Ariel, correct me if I'm wrong here, but I believe there could be relatively rare cases where two factors (e.g. treatment, which I'll call X, and Y) that are causally related could be empirically uncorrelated. This could occur if there are two causal pathways between X and Y mediated by different factors (e.g. X->A->Y and X->B->Y). If one of these pathways has a negative effect, the other has a positive effect and the absolute magnitude of these effects is equal or very nearly equal, we would observe no correlation between X and Y. In reality, such situations will be very rare, but we are left unable to say that causation always implies correlation.
You bring up a good point. From a theoretical standpoint, there would have to be a 100% indirect effect, that is, X impacts M and M impacts Y, but X does not directly impact Y. From a practical standpoint I have never seen such a case where there is absolutely no direct effect of X on Y.
So from a theoretical perspective, there could be a scenario where there is causation but no correlation, however in the real world this is a highly unlikely scenario.

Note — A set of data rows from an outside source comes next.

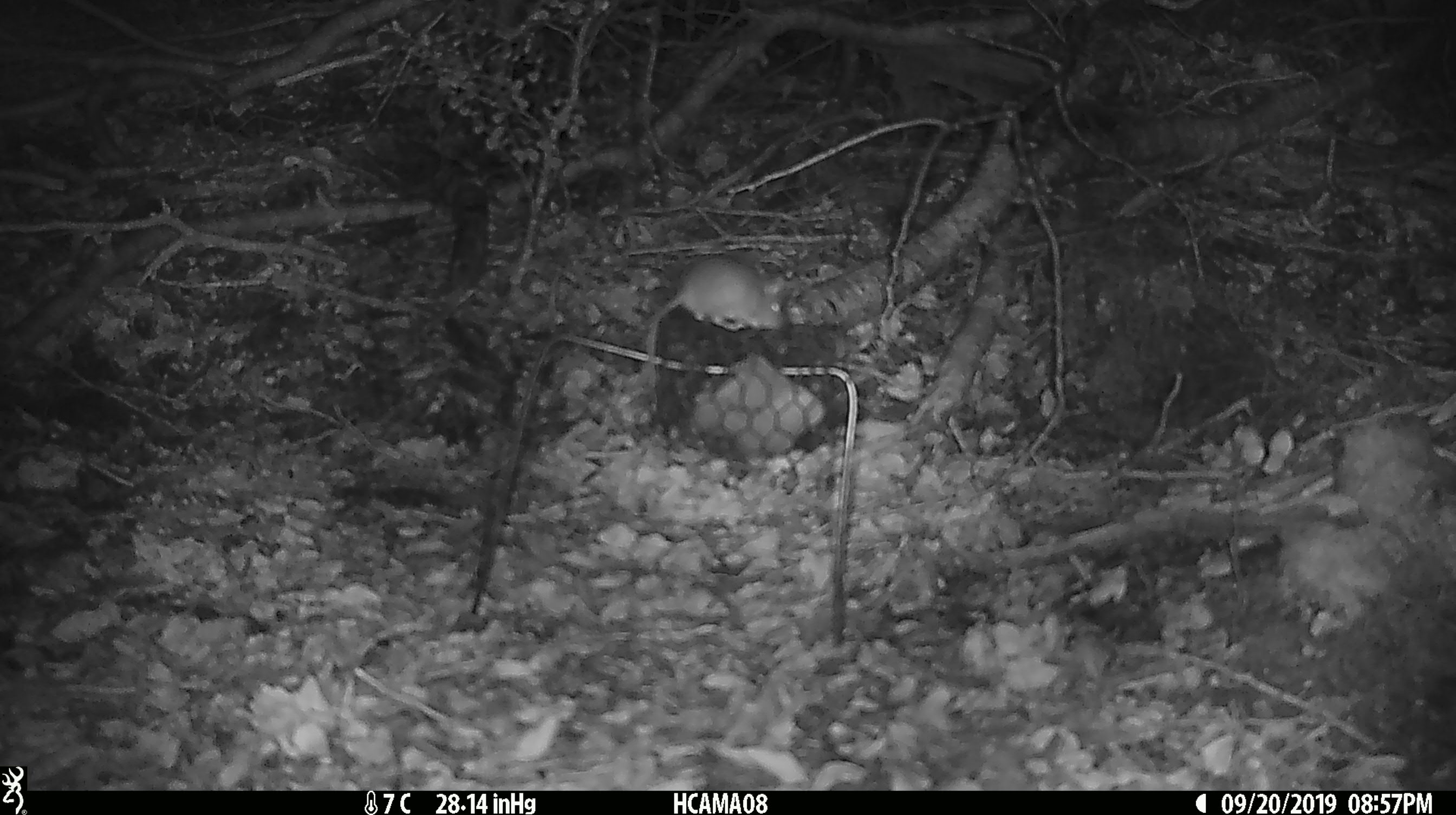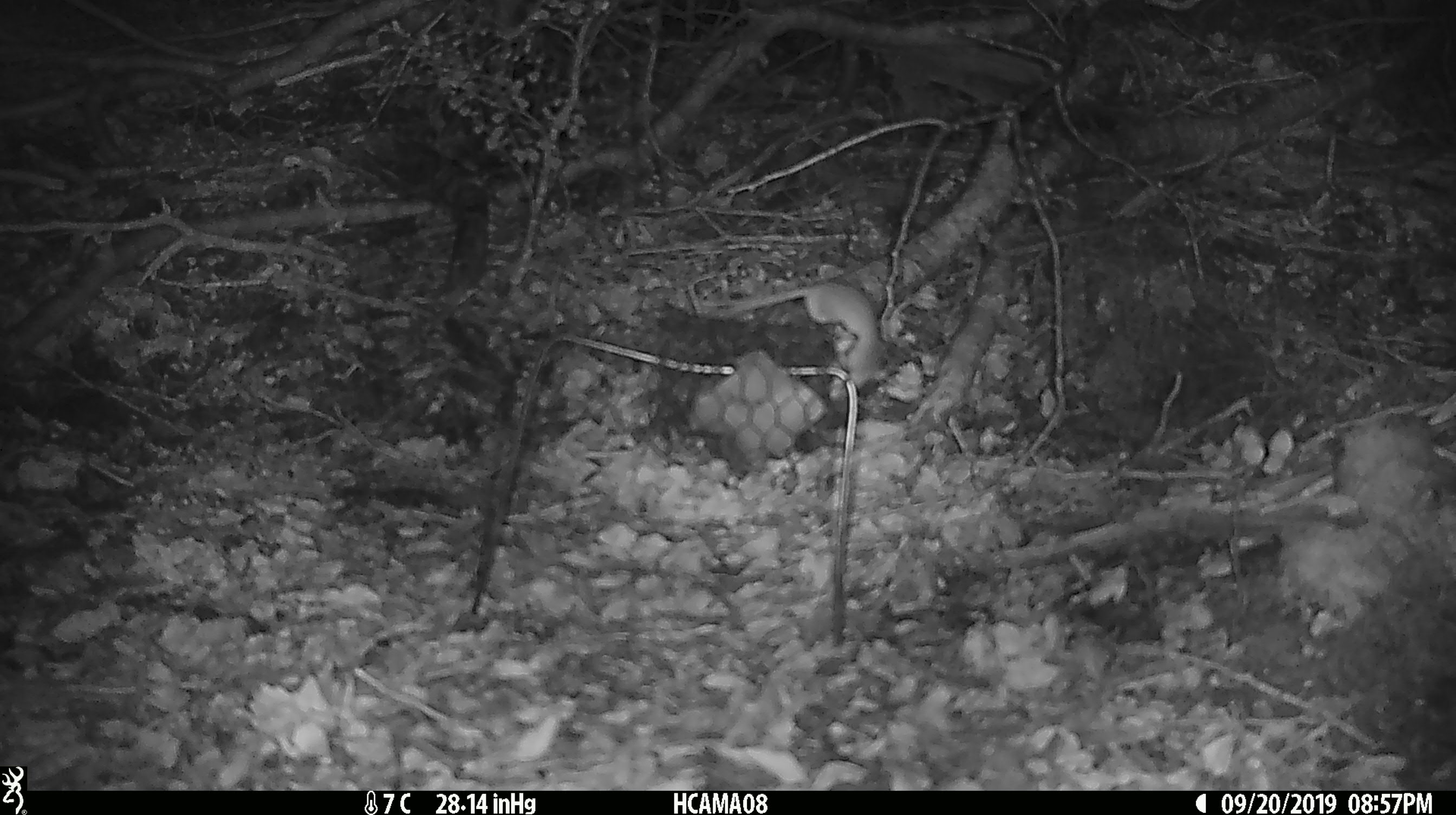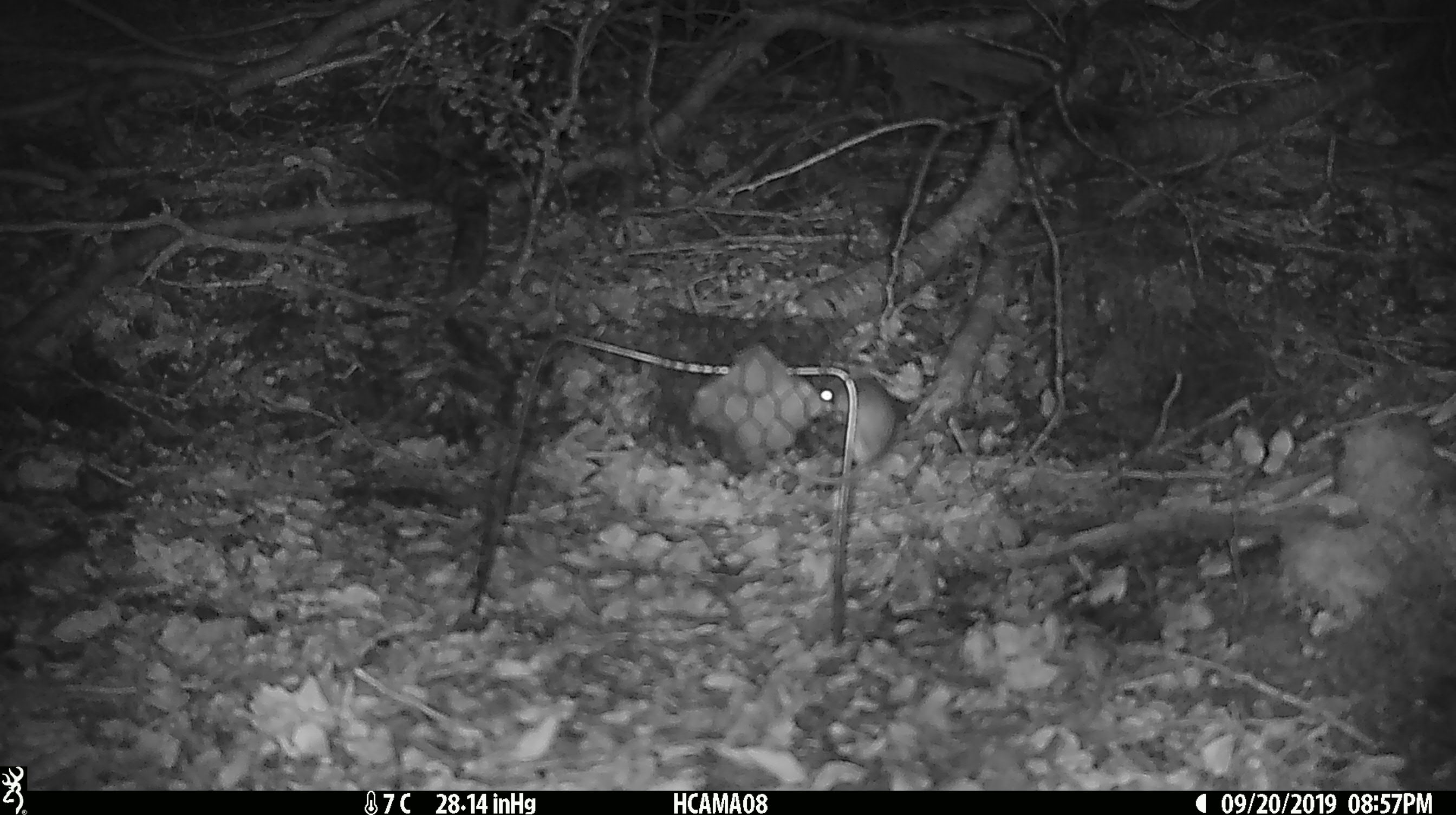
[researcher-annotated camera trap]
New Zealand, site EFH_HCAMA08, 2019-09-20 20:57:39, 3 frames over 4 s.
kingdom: Animalia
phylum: Chordata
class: Mammalia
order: Rodentia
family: Muridae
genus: Mus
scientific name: Mus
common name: mouse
Mouse (Mus).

By the way, I am attaching a paper I recently wrote on mediation which discusses these issues in a more specific case .
Ariel
Article Using mediation analysis to identify causal mechanisms in di...

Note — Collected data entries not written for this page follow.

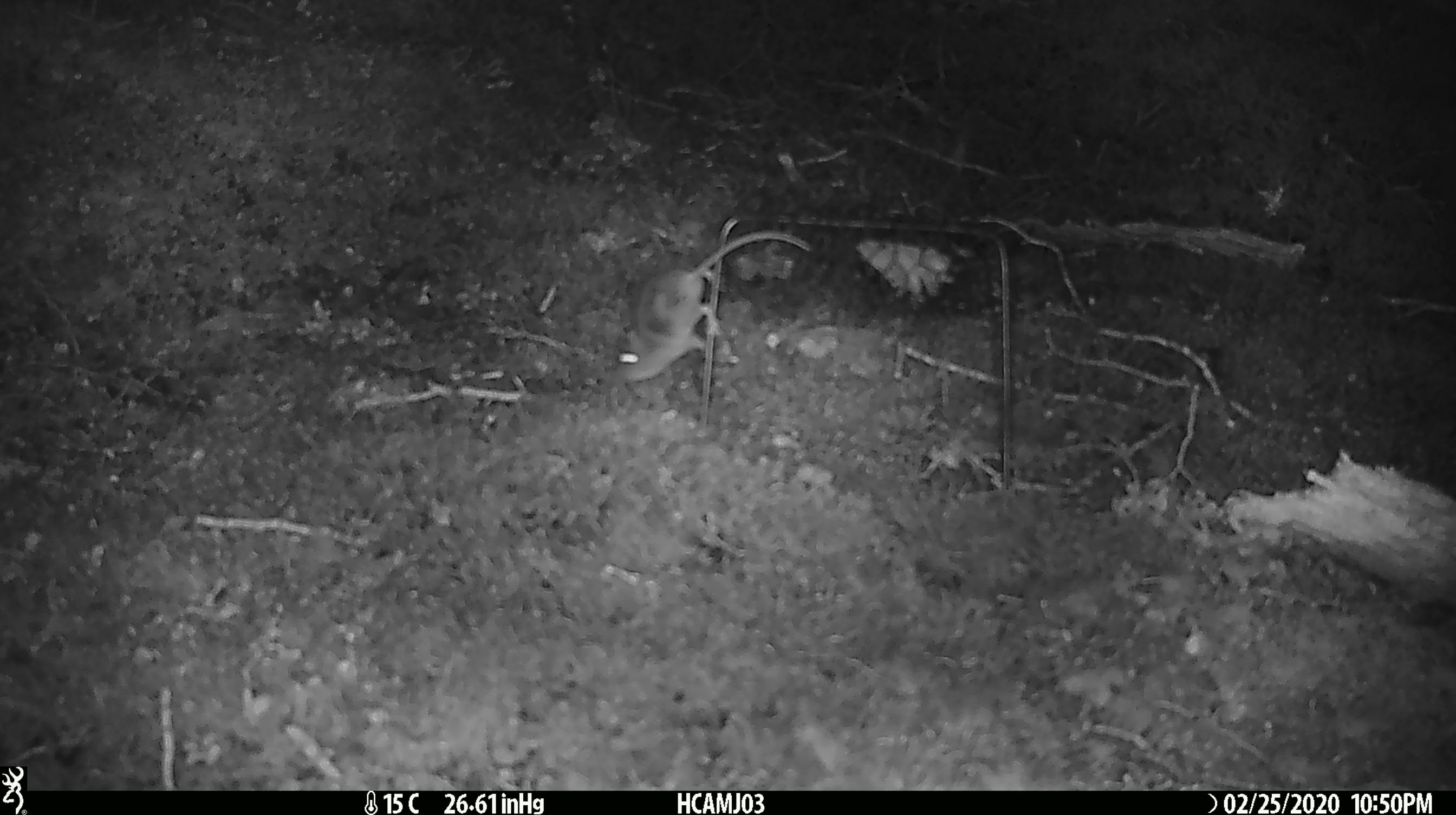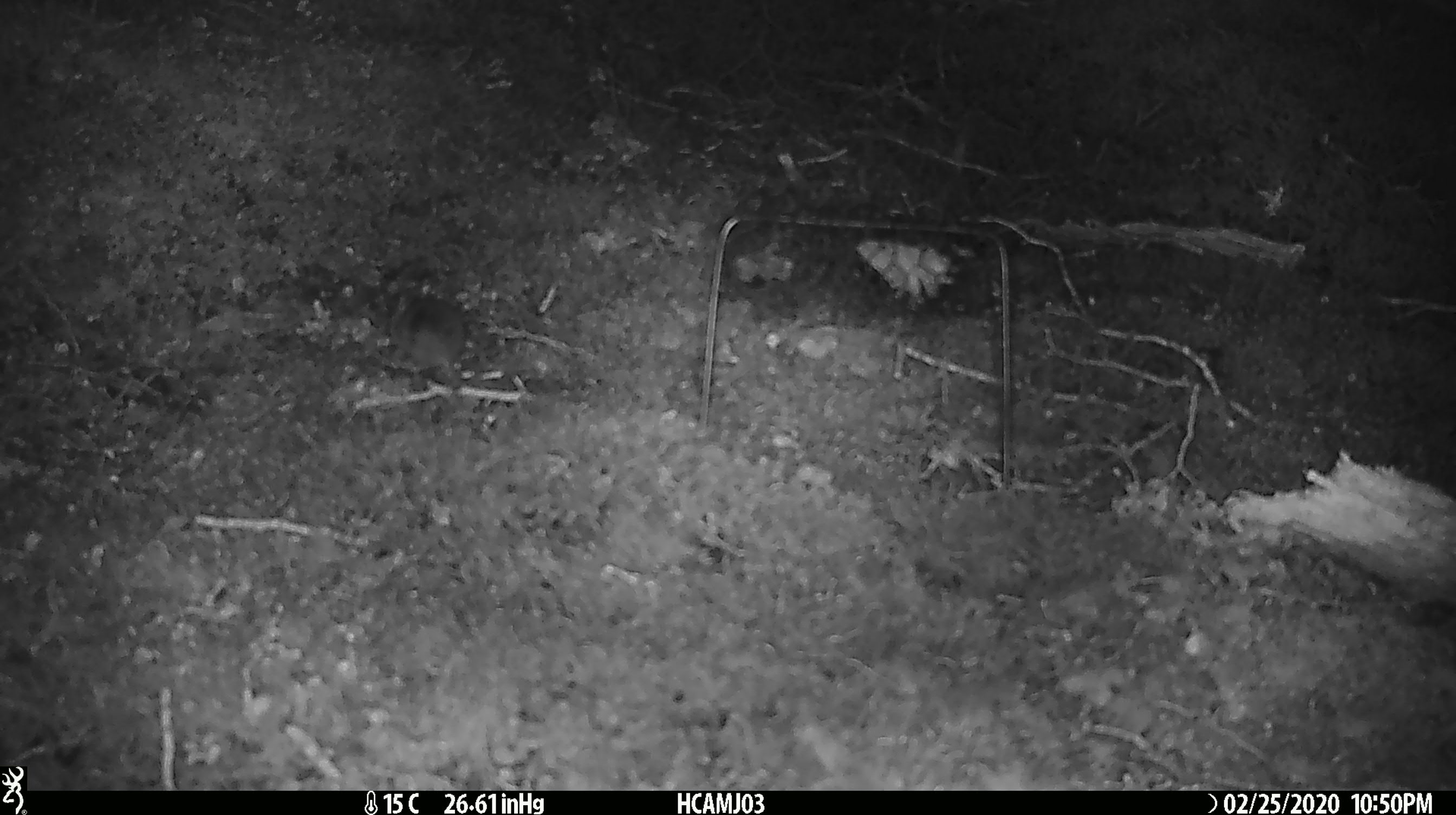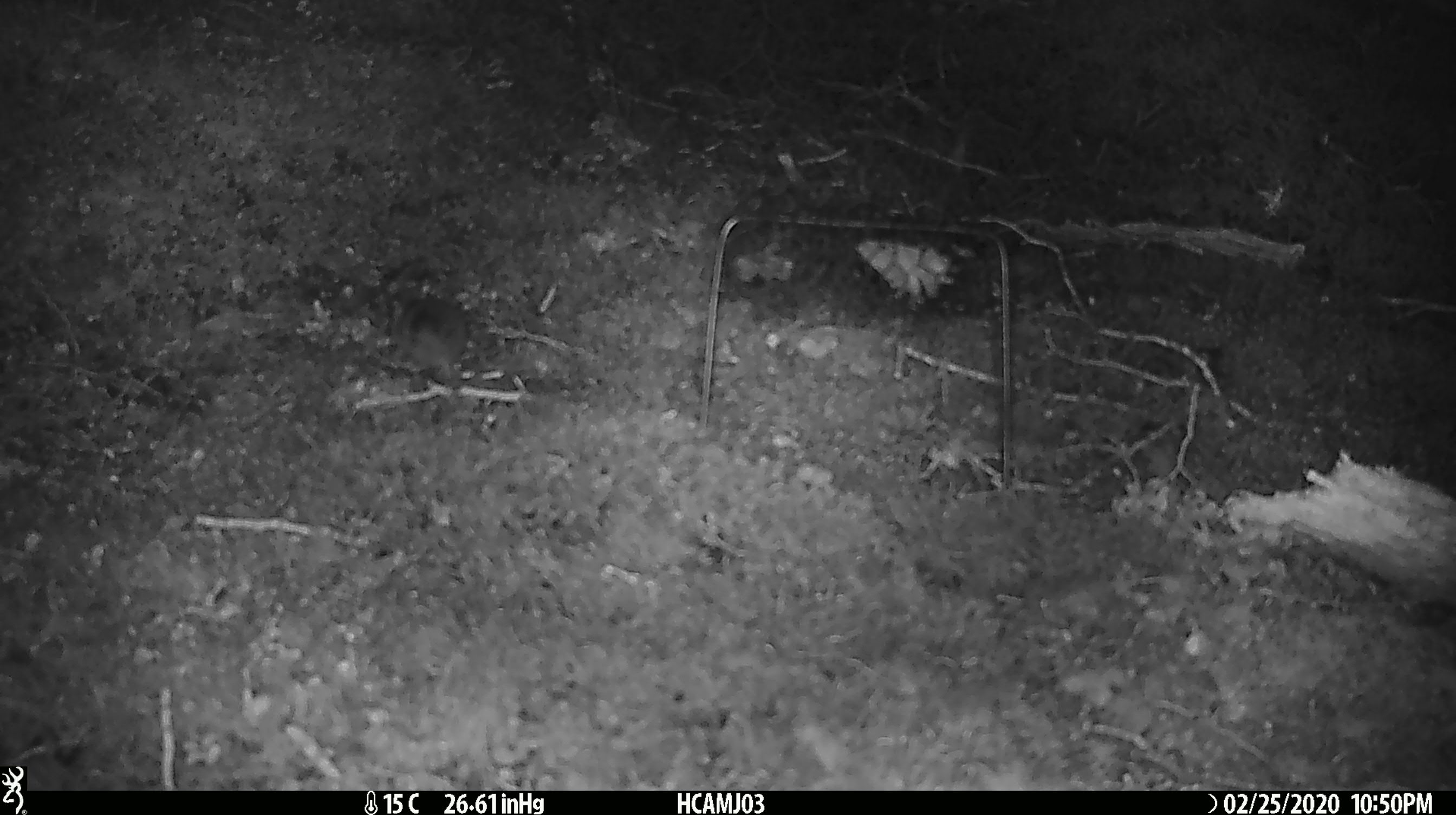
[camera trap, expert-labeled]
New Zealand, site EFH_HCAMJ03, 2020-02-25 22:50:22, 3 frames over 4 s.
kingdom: Animalia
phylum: Chordata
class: Mammalia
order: Rodentia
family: Muridae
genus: Mus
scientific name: Mus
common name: mouse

Thank you, Ariel! A very nice paper. I look forward to the increasing application of mediation analyses to diverse fields. On the original question, I will also note that in highly nonlinear systems, we also cannot rely on the assurance that simple correlation will be present when there is a true causal link. Here is a short and accessible editorial from physicist Mark Buchanan discussing the issue.

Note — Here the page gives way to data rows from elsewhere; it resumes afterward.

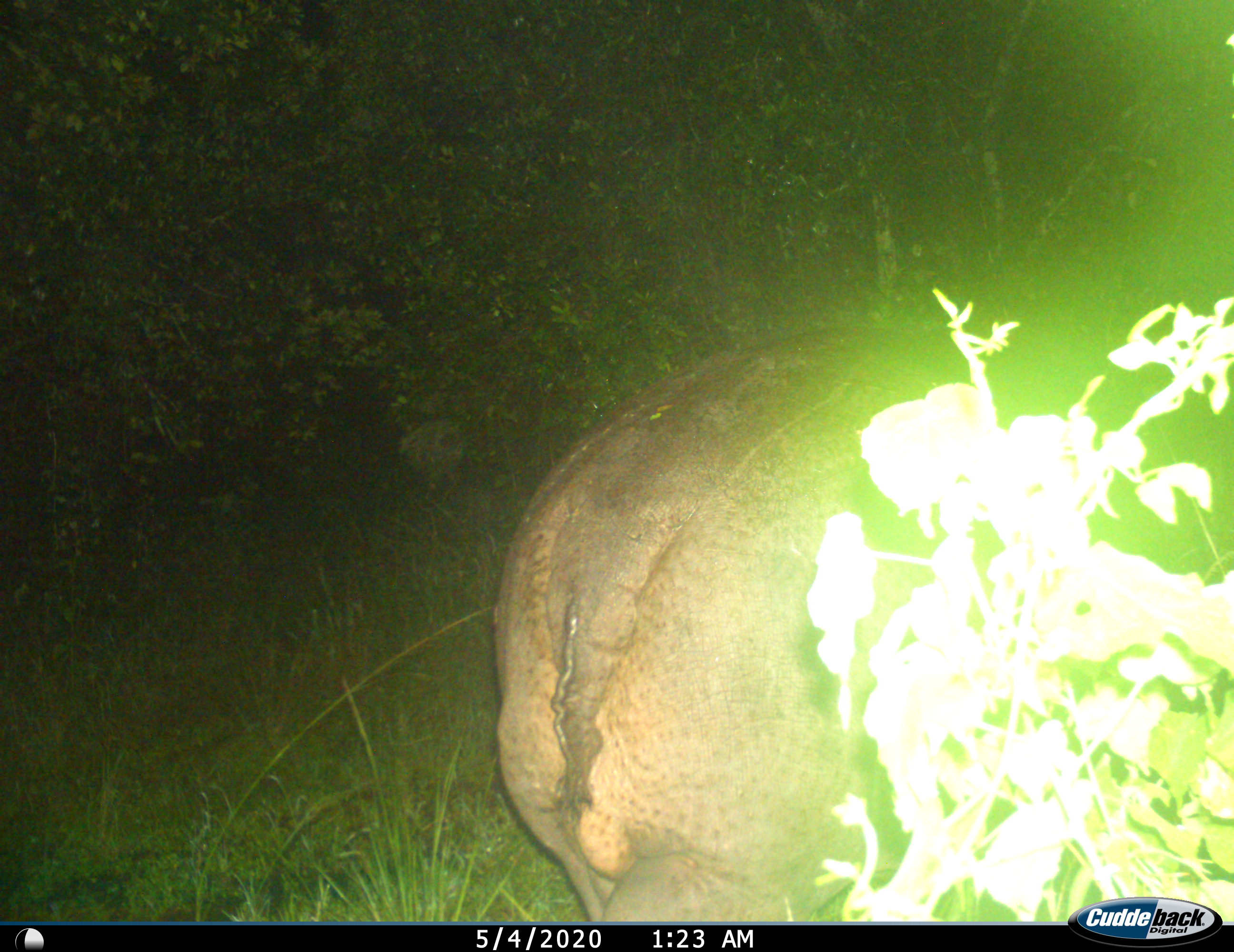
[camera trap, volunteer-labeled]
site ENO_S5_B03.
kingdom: Animalia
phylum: Chordata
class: Mammalia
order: Artiodactyla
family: Hippopotamidae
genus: Hippopotamus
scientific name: Hippopotamus amphibius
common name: hippopotamus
Hippopotamus (Hippopotamus amphibius), count 1. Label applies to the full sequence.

Appreciate your answers and responses to my quite a naive question Jessica and Ariel.
In non linear relationships or for that matter, in the simplest of a non linear relationship like a quadratic relation of the kind y = a + bx + cx2 the derivative will be of the kind dy = (b + 2cx).dx, a linear kind of function.
What would we say about correlation between y and x.
Dr Gupta, in the quadratic example you pose, whether you could find a correlation would depend on where in the state space and with what tools you are trying to look for one. It should be straightforward to find a quadratic relationship, given that you know this is correct functional form of the relationship. If you want to find a correlation on the linear scale, there are some parts of the curve where this would be possible. But failure to find a linear relationship doesn't mean there's no causation. In the attached graph, there is indeed causation between x and y. I know because I simulated the data as y = 2.5 - x^2 with some stochastic noise added. Yet we can't detect the relationship with linear regression. Of course, in this simple case, a look at the graph would quickly set us on the right path. In more complicated systems, I think it can be more of a challenge to assure we have an appropriate functional form. Is this any help?
My question hints at the challenge that we might face in analyzing big-data where simple linear relationships may not exist. This may be the time to look at other ways of understanding data than the association-correlation-causation-regression methods.
I agree. This an issue I've been thinking about quite a bit lately. It seems to me that the investigation of complex, nonlinear and even chaotic systems is both the promise and the peril of "big data". In epidemiology, we have embraced graphical models, especially directed acyclic graphs (DAGs) as a way to sort through the multitude of interacting associations and improve our estimates of causal links. But I haven't seen them applied quite as widely to dynamical systems.
On moving beyond association, I'm not sure quite how. I don't think I have yet to come upon a empirical method that is not relying on association in form or another to infer causation (not that I've come upon them all). As statistician Edward Tufte said, "Correlation is not causation, but it sure is a hint." Simulation modeling is one way to tackle the problem from the other end, i.e. understand the generative process from first principles making plausible assumptions and see if you can explain observed phenomenon. But that also has its issues.
I see very interesting theoretical work on this issue coming out of the field of ecology. Perhaps this blog post I stumbled upon recently would interest you.
I absolutely agree with Ariel Linden's statement: "..from a theoretical perspective, there could be a scenario where there is causation but no correlation, however in the real world this is a highly unlikely scenario."